Fine-Grained Emotion Detection on GoEmotions: Experimental Comparison of Classical Machine Learning, BiLSTM, and Transformer Models
This work addresses the problem of fine-grained emotion detection for NLP researchers and practitioners, but it is incremental as it benchmarks existing methods on a known dataset.
The paper tackled fine-grained emotion recognition as a multi-label NLP task by benchmarking logistic regression, BiLSTM, and BERT models on the GoEmotions dataset, finding that logistic regression achieved the highest Micro-F1 of 0.51 while BERT attained the best overall balance with Macro-F1 0.49, Hamming Loss 0.036, and Subset Accuracy 0.36.
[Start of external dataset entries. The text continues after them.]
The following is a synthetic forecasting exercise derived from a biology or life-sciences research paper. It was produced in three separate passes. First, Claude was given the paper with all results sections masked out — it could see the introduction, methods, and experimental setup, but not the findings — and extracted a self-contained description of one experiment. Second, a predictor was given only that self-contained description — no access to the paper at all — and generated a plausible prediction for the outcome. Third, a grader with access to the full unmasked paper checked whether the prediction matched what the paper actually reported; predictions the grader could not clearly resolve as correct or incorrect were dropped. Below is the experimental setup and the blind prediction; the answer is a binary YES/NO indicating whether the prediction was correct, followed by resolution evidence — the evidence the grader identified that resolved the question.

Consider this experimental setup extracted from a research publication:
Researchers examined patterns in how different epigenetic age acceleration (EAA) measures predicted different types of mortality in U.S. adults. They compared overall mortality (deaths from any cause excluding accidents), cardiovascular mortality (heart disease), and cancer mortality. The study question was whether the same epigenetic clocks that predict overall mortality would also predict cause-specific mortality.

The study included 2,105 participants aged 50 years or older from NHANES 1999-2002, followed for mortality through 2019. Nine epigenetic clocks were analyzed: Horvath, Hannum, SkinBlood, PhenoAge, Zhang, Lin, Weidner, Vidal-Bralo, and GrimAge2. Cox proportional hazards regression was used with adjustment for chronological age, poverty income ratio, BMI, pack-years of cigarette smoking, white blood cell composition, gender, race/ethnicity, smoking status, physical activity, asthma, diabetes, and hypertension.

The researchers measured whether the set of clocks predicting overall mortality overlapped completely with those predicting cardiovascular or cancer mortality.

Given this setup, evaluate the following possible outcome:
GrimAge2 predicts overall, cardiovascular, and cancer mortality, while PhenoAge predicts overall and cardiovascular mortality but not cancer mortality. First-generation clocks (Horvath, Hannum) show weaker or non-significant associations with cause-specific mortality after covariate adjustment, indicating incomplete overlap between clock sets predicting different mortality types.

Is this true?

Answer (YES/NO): NO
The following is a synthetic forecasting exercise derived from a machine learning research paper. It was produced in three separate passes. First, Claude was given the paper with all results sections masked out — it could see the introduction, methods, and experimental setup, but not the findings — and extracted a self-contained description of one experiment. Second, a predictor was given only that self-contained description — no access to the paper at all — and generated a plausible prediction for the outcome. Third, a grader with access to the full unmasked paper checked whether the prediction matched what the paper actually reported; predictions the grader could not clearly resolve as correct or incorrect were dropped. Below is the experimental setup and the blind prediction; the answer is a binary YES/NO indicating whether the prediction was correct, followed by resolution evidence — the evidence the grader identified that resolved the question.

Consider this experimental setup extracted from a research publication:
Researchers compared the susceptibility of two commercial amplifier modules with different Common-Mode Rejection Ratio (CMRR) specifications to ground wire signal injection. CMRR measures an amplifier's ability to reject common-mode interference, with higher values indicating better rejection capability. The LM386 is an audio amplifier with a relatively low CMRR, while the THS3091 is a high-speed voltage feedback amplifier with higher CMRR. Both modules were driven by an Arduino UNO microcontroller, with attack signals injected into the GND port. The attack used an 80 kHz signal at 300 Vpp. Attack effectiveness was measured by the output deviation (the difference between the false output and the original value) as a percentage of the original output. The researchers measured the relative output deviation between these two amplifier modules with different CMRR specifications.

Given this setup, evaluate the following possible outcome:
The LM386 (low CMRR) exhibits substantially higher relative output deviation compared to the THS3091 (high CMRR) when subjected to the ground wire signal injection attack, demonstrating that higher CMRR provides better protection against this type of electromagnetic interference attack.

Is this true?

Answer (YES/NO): YES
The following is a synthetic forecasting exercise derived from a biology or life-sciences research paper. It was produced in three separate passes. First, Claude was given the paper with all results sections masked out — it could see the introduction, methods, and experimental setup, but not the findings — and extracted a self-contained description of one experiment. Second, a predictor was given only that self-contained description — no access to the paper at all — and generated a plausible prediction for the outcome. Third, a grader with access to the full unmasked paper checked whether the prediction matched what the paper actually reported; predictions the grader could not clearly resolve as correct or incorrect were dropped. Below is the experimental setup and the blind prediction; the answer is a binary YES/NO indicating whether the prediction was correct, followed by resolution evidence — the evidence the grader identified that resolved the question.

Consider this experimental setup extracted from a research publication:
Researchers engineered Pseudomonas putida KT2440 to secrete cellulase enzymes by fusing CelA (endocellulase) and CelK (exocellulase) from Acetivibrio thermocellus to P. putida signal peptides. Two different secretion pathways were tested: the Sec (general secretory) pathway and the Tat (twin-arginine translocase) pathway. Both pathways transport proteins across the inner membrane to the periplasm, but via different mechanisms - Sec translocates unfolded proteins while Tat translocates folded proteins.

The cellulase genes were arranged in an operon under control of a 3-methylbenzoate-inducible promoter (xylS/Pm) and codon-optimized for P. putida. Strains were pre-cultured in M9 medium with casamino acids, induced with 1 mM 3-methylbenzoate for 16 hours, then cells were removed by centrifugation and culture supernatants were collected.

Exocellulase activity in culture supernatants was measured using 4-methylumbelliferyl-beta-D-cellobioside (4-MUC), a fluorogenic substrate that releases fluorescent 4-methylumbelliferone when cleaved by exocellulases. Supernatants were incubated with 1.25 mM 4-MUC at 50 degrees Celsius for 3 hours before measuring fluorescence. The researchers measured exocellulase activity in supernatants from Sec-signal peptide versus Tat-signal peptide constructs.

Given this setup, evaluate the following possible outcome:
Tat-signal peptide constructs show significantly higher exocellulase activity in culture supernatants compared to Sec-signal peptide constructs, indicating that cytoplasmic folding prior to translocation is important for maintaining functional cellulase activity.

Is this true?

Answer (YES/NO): NO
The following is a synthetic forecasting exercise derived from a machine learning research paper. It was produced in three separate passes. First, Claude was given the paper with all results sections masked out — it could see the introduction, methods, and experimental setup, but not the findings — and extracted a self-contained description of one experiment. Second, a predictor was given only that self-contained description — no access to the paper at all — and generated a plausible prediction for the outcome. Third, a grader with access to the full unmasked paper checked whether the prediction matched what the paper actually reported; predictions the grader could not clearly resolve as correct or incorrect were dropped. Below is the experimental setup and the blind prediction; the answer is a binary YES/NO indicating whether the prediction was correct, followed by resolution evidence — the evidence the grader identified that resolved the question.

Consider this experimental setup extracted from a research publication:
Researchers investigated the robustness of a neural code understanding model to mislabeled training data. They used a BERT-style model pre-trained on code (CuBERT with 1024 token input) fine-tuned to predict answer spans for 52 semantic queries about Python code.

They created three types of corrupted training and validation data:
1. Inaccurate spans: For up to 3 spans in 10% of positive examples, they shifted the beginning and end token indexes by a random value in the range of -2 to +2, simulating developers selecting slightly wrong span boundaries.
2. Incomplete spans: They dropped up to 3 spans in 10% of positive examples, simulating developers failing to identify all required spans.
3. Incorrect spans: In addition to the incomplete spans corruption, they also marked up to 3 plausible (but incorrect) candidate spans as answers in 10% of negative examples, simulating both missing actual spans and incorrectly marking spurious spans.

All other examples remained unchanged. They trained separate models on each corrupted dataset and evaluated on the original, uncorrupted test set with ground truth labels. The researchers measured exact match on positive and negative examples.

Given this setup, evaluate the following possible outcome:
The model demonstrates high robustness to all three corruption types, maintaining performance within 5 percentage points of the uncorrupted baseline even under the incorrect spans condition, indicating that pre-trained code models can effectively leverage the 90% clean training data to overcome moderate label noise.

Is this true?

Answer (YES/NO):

Fine-grained emotion recognition is a challenging multi-label NLP task due to label overlap and class imbalance. In this work, we benchmark three modeling families on the GoEmotions dataset: a TF-IDF-based logistic regression system trained with binary relevance, a BiLSTM with attention, and a BERT model fine-tuned for multi-label classification. Experiments follow the official train/validation/test split, and imbalance is mitigated using inverse-frequency class weights. Across several metrics, namely Micro-F1, Macro-F1, Hamming Loss, and Subset Accuracy, we observe that logistic regression attains the highest Micro-F1 of 0.51, while BERT achieves the best overall balance surpassing the official paper's reported results, reaching Macro-F1 0.49, Hamming Loss 0.036, and Subset Accuracy 0.36. This suggests that frequent emotions often rely on surface lexical cues, whereas contextual representations improve performance on rarer emotions and more ambiguous examples.